(ТЕКСТ ДЛЯ ЧТЕНИЯ)
···
Хотя они часто трактовались советскими философами как подготовительные материалы для более целостного труда, всё же они достаточно определенно выражают суть философской ментальности Ленина. Так, поражает своей сумбурностью и противоречивостью ленинский конспект «Науки логики» Гегеля. Между тем автор уверяет, что «Капитал» Маркса «нельзя вполне понять… не проштудировав “Логики” Гегеля» (см. «Философские тетради». М., 1969). Действительно, Маркс однажды признался, что в главе о стоимости своего главного произведения он иногда «кокетничал» гегелевской манерой изложения, но объявить гегелевскую «логику» ключом к смыслу всего «Капитала» – значит очень плохо понимать этот смысл. Как известно, Энгельс и Маркс пытались «перевернуть» систему Гегеля «с головы на ноги», опираясь на его же умозрительный, «диалектический метод», что принципиально невозможно, ибо эта система может стоять только «на голове». Энгельс много трудился над этой операцией, но в сущности завершил ее тем, что объявил диалектику Гегеля тотальной теорией развития, что в советской философии породило множество недоразумений и споров. Ленин тоже пытался поставить эту систему «на ноги», выкидывая при чтении «Науки логики» «боженьку», «абсолют», «чистую идею», что по сути приводит к кастрированию этой системы. Если теория отражения в «Материализме и эмпириокритицизме», разоблачая «субъективный идеализм» махистов, подчеркивает определяющую роль внешней реальности, воспроизводимой образами чувств, то теперь автор заявляет, что «сознание человека не только отражает объективный мир, но и творит его».

Множество замечаний Ленина по тексту «Науки логики» свидетельствуют, что она никак не может служить ключом к «Капиталу». Тут и «пустота», и «длиннота», и «неясность», и «темнота» и просто «мистика». Правда, когда Ильич что-то уясняет, появляются восторженные похвалы, вроде «верно и глубоко», «очень умно» и т. п. Возможно, в этой связи Ленин считал себя знатоком диалектики.

Давая характеристики наиболее способным членам ЦК РКП(б) в своем известном «Завещании», Ленин назвал Н. И. Бухарина «любимцем партии», но вместе с тем указал на его слабость в диалектике и даже склонность к схоластике. Сам же критик Бухарина (который в те годы сближался с Богдановым) в небольшом фрагменте «К вопросу о диалектике» в тех же «Тетрадях» вполне догматически, как начинающий студент, приводит примеры «тождества взаимоисключающих противоположностей», почерпнутых в элементарных науках, иллюстрирующих «диалектичность» знания (+ и –, дифференциал и интеграл в математике, действие и противодействие в механике и т. п.), притом противоположности отождествляются с противоречиями и т. п.

Автор этих очерков не ставит перед собой задачи подробно рассматривать «Философские тетради» Ленина, которые всё же были конспективны и не доведены до публикации. Необходимо, однако, обратить внимание на те формулировки автора, которые одних советских философов ставили в тупик, а другие пытались их по-своему развивать не в лучшую сторону, не понимая, в чем же их подлинная суть. В первом случае Ленин утверждает, будто в «Капитале» «применена к одной и той же науке логика, диалектика и теория познания материализма (не надо трех слов, это одно и то же)». Автор «Тетрадей» запомнил сверхважные философские понятия, в сущности даже только термины, но их отождествление свидетельствует о непонимании их действительного содержания в (истории) философии. Гегель, систематизировавший категории диалектики как достоинство высшего, теоретического мышления и противопоставивший их обычной, формальной логике как низменному повседневному мышлению (усилено Энгельсом), воспринят и в «Философских тетрадях», хотя выражено это здесь достаточно смутно.
···
(ПРЕДОСТАВЛЕННЫЕ ЗАПИСИ)
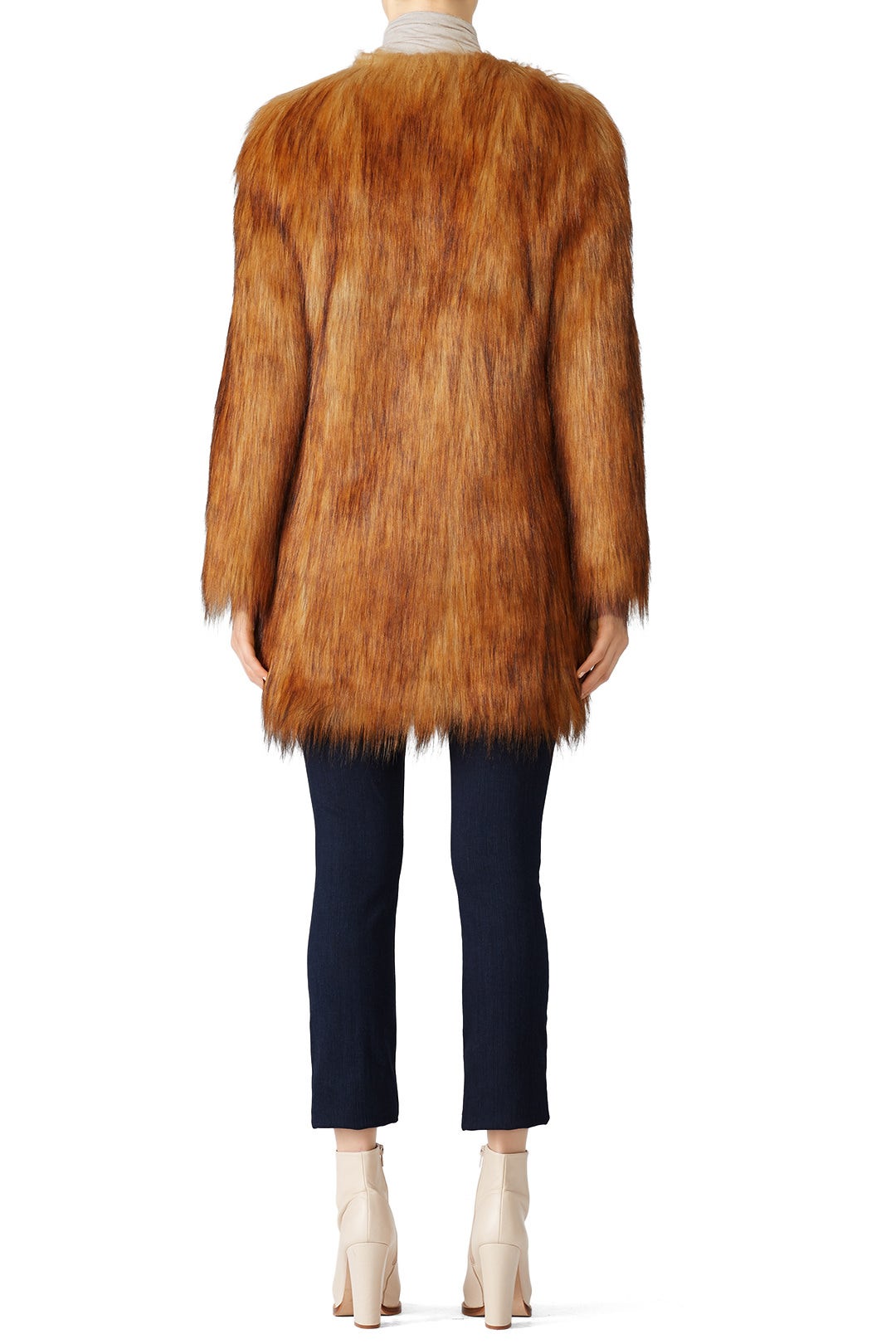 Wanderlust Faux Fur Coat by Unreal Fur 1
···
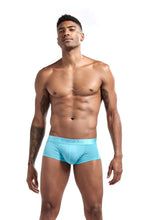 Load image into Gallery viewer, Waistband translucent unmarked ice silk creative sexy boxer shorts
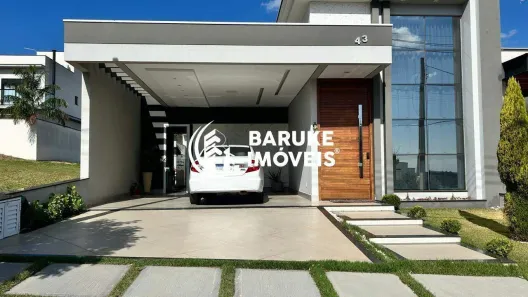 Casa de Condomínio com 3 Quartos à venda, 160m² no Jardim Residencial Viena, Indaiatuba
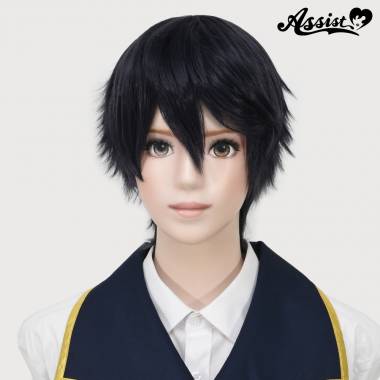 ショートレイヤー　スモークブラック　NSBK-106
···
(ЗАДАНИЕ A) Согласуются ли с отрывком о «Философских тетрадях» Ленина утверждения (i) Ленин назвал Бухарина «любимцем партии»; (ii) Ленин считал, что «Капитал» можно понять, не изучая «Логики» Гегеля; (iii) Энгельс объявил диалектику Гегеля тотальной теорией развития? На каждое ответьте «да» или «нет» и дословно приведите решающие слова отрывка.
(ЗАДАНИЕ B) Подхватите отрывок о «Философских тетрадях» Ленина и продолжите его после последнего предложения.
Записи здесь никакой роли не играют.

(ОТВЕТ A)
(i) Да: „Ленин назвал Н. И. Бухарина «любимцем партии»“.
(ii) Нет: «нельзя вполне понять… не проштудировав “Логики” Гегеля».
(iii) Да: «объявил диалектику Гегеля тотальной теорией развития».

(ОТВЕТ B)
История философии свидетельствует, что дорога к точности научно-философского мышления проходила от платоновско-схоластической «диалектики» к формальной логике. Между тем споры о соотношении логики формальной и так называемой логики диалектической составили одну из определяющих проблем советской философии. «Виноват» здесь был Гегель, более чем некорректно употребивший термин «логика» в названии своего главного произведения и в раскрытии содержания этого опуса. Более адекватным у самого Гегеля, который в противовес иррационализму романтиков и Шеллинга максимально расширил содержание понятия «логика», был бы родственный ему термин «методология». Энгельс закрепил эту некорректность. Ленин его «поддержал» не только в «Философских тетрадях», но и в большой программной статье «О значении воинствующего материализма» (1922, в теоретическом журнале партии «Под знаменем марксизма»), в которой, восхваляя французский материализм XVIII в. за его воинственную критику «поповщины», вместе с тем категорически рекомендовал не только систематически изучать «диалектику Гегеля», но и организовать общество ее «материалистических друзей». В этом контексте советские философы обычно призывали различать «материалистическую диалектику» и «идеалистическую диалектику», игнорируя, что она в качестве метода мышления не должна быть ни материалистической, ни идеалистической. Другое дело те результаты, к которым мог приводить этот метод, ибо онтологический статус реальности определяется не только им. К тому же Энгельс объявил диалектику универсальной парадигмой движения и развития всего сущего.

Все названные моменты подвигнули многих советских философов к попыткам доказать превосходство «диалектической логики» над логикой формальной. На философском факультете МГУ докторские диссертации на эту тему защищали В. И. Мальцев, В. И. Черкесов, сменивший П. С. Попова в заведовании кафедрой логики в 1947 г., М. Н. Алексеев, тоже заведовавший этой кафедрой после предыдущего. Однако крупнейшие специалисты кафедры В. Ф. Асмус и П. С. Попов были специалистами по традиционной, формальной логике. Они понимали, что в западноевропейской философии уже давно к тому времени была разработана точная методика, трансформировавшая формальную логику в логику математическую, приобретавшую и техническое назначение. Но в СССР она делала только первые шаги на механико-математическом факультете.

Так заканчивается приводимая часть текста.